Emulators and Games

I recently spoke to a friend about playing Final-Fantasy-7 (a playstation 1 game) and not getting into it. Even though I had installed the emulator on my hacked xbox and ported my save game over from my hacked ps2. So I could play on the TV with a controller. While that was fun, the game itself wasn’t. All 3D final fantasy are garbage. I do play the old FFs (1-6 translations are great) on emulators on my computer sometimes (NES and SNES). It was fun back in high-school. However recently I find it hard to enjoy games. Perhaps I’ve played too much with my brothers and I need to get out there and play crazy addictive online games. I doubt it though. Today, however my brother discovered my store of old computer games. I was like, “hey, remember rags to riches?

rags-to-riches

I have that.” We then proceeded to crack up because this game is hilariously hard, and yet fun to play because of it.

Here’s the link to a true to form review of rags-to-riches.c64, talk about keeping a brother down. He’s playing it now and is ducking in doors like a mad man so he can attend college one day.

- _Given material_
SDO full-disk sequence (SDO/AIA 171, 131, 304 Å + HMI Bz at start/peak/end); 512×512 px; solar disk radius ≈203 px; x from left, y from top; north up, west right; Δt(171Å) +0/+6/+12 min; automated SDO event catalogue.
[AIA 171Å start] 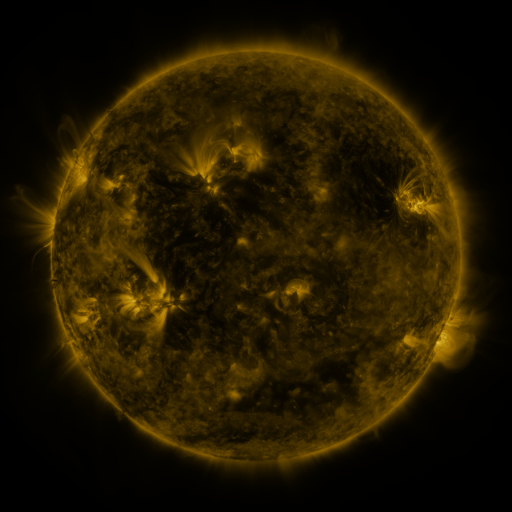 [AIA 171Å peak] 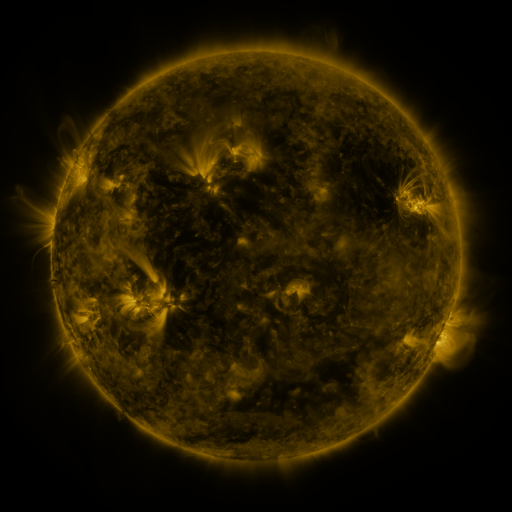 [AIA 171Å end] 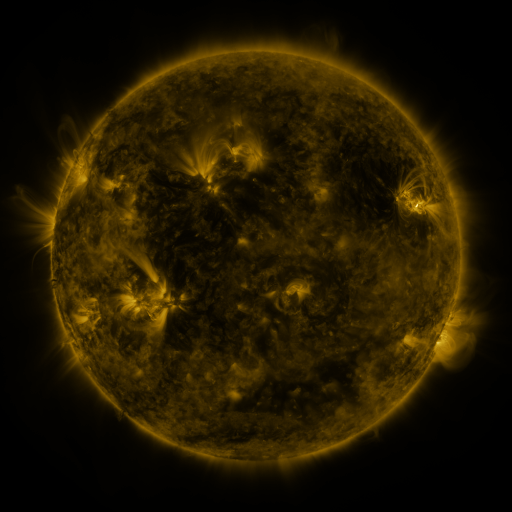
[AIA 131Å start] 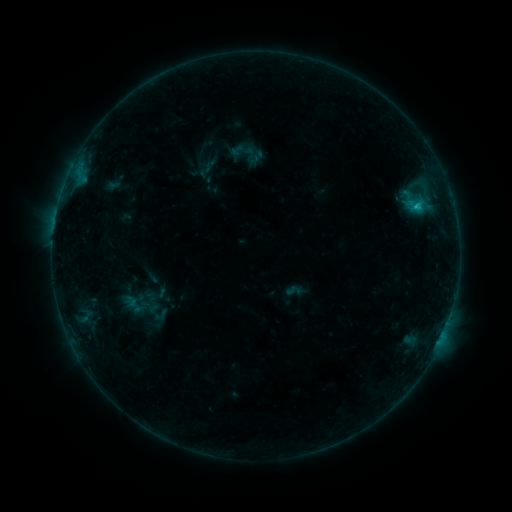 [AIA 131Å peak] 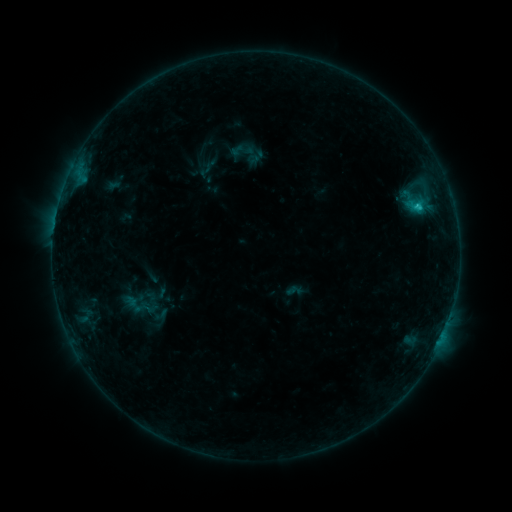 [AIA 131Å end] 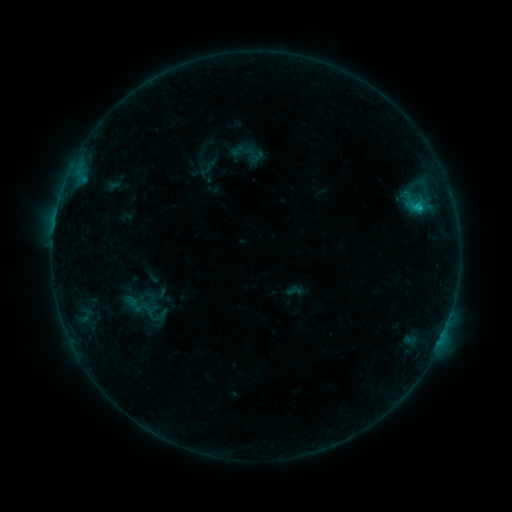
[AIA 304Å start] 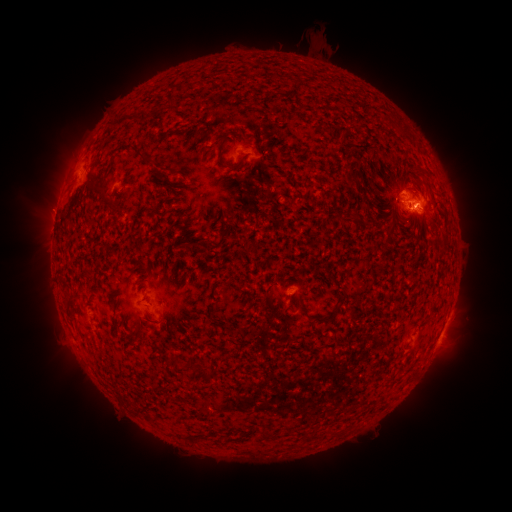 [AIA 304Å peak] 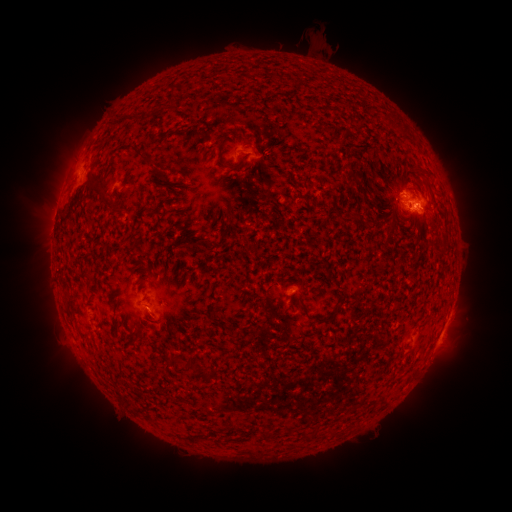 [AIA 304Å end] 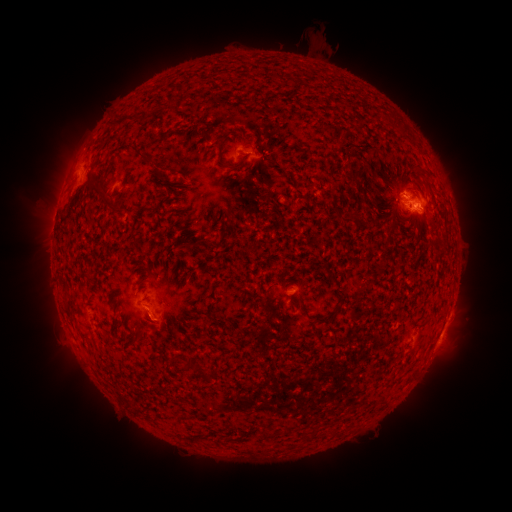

- _Objective_
How would the post about emulators and old games go on? Write its next part, starting after its last line. The material above comes from a separate source.

- _In response_
So in general: emulators rule, because they allow me to go back and play games that I enjoy for a different reason than today’s games. While I won’t pay for an old execution, I’d pay for an old game idea. Old games are still more fun than new games. This is probably due to some sort of perceived limitation of old computers. Where as these days I’m usually disappointed in all the boring fps killing game ideas, and laugh more at their sad belief of what a good idea is. Those games are only fun when I play co-op versus the swarming computer AI. (hence why Halo’s swarm characters fit so well, and yet story sucks so bad). Really though, I more enjoy the idea of relaxing and joking during a video-game than the game itself. Most console games seem to be staying course in the one-player direction, except for those crazy expensive rhythm games (that have crap music).

load runner - madmonks

Another good old game is lode runner by sierra and presage, the sounds were awesome and an updated version I never knew about has multi-player over the net. I should totally hook up and play with a new friend. But, lode-runner is most likely more fun when you are fighting over the keyboard space with your brother. The action is great when you are almost cornered and then you think fast, Or if 2p somehow arrives to save the day.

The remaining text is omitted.